Most content are learned from this blog post:
https://blog.packagecloud.io/monitoring-tuning-linux-networking-stack-receiving-data/
For most modern network card, when data come in from NIC, it use DMA to place the data on a ring buffer. When this buffer is filled, data is dropped.
Sections below are in incremental order of Receive stack from NIC to CPU.
ethtool -S <NIC>
can check on statistic of a NIC device. However there are no standard on what the output is.
sysfs can give a lot of statistic but at higher level. Check each file for different count.
/sys/class/net/<eth_tool>/statistics/<file>
It is still up to the NIC to decide which is which. Best check the driver source code to make sure of.
/proc/net/dev
is another file for getting such info at high level. It will give info on all NIC as a subset as info from above. But still each driver decide what is what.
Some NIC support Receive Side Scaling (RSS) or multiqueue. Which allow NIC to place packet on multiple queue (independent memory region) and multiple CPU and process it together. ethtool can be used to tune this.
ethtool -l <nic>
to check for RSS ability and setting
Having error on this command could mean RSS is not supported, RSS queue adjusting is not supported, or driver is not updated to support it.
$ sudo ethtool -l eth0
Channel parameters for eth0:
Cannot get device channel parameters
: Operation not supported
ethtool -L
to set NIC RSS queue size.
Set combined NIC transmit and receive queues to 8: sudo ethtool -L <NIC> combined 8
If driver support setting individual RX channel, similar option could set the RX queue to 8 $ sudo ethtool -L <NIC> rx 8
Changing these setting could take the interface down then up.
ethtool provide a generic way to adjust RX queue size. Increase the RX queue can help prevent data drop at NIC (which is still possible to be dropped in software).
ethtool -g <NIC>
to check the queue size.
ethtool -G <NIC> rx <size>
to change the queue size
when NIC support flow indirection and register some ethtool functions, user can change the queue priority among multiple RSS queues.
Some NIC support "ntuple filtering". The name vary base on each brand's marketing term.
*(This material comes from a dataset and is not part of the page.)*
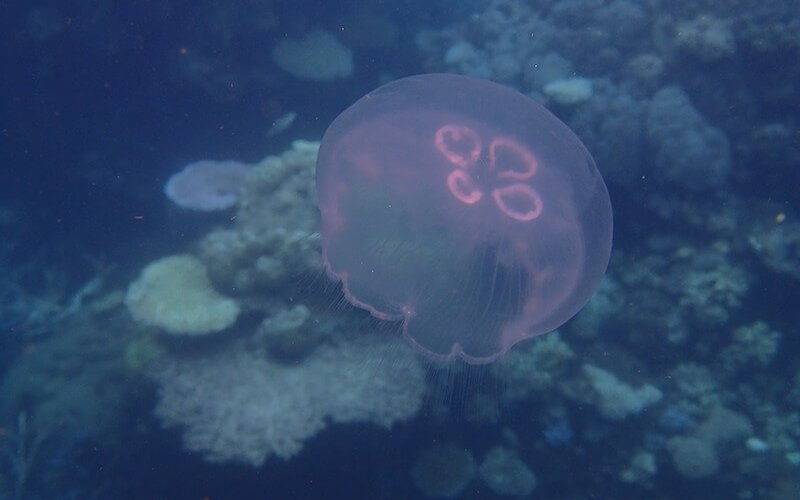 jellyfish on Great Barrier Reef
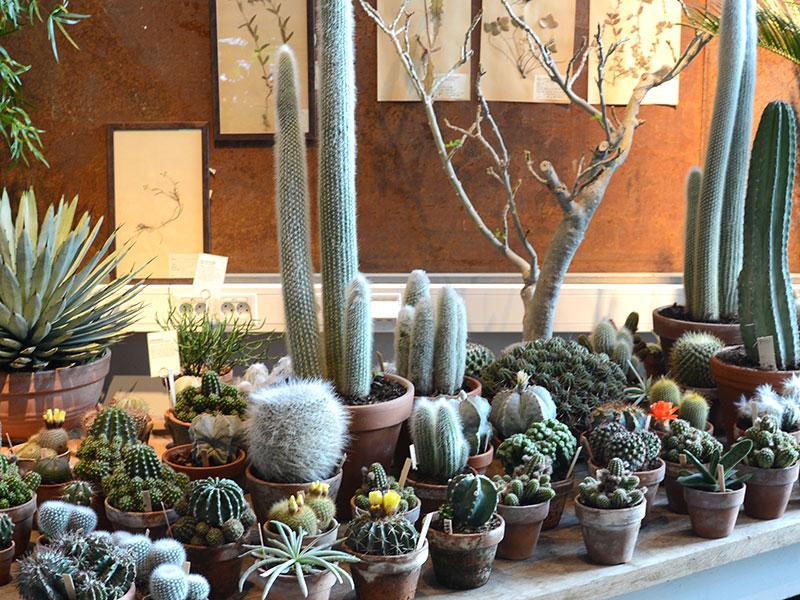 Bord med olika kaktusar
Intel use "Intel Ethernet Flow Director".
With this, User can specify a set of parameter to filter incoming network data in hardware and place it in a particular RX queue. This help in the way that it increase CPU cache hit by keeping data locally (to the same CPU)
This is a crucial component of Accelerated Receive Flow Steering (aRFS).
=====
At this point, data is placed int RAM via DMA (give queue is not filled), and the IRQ is raised.
=====
SoftIRQs is a mechanism in Linux's kernel to defer code execution from interrupt handler (IRQ) to outside. Any interrupt happened when handling a hardware interrupt is dropped. Thus it is important to keep the IRQ as short as possible and re-enable interrupt as fast as possible.
The softirq handler will execute on the same CPU as driver's IRQ handler.
Prevent interrupts be raised by a device until specific amount of work or event are pending.
Could increase throughput at the cost of latency.
Can use ethtool to set these, but anything not supported by driver or NIC will be silently ignored.
"adaptive RX/TX IRQ coalescing" is usually a hardware feature where it dynamically adjust IRQ when packet rate is low or high, and keep latency low at low packet rate, while keep throughput hight at high packet rate.
For NIC supports RSS/multiqueue, setting specific CPU to handle interrupts from which NIC IRQ can be beneficial.
irqbalance
daemon is there to automatically balance IRQs to CPUs. It may overwrite your setting. Might want to turn it off or use --banirq
with IRQBALANCE_BANNED_CPUS
to isolate some IRQs and CPUs.
check /proc/irq/<IRQ_NUMBER>/smp_affinity
for IRQ number, and write a bit mask to this file to set the CPU.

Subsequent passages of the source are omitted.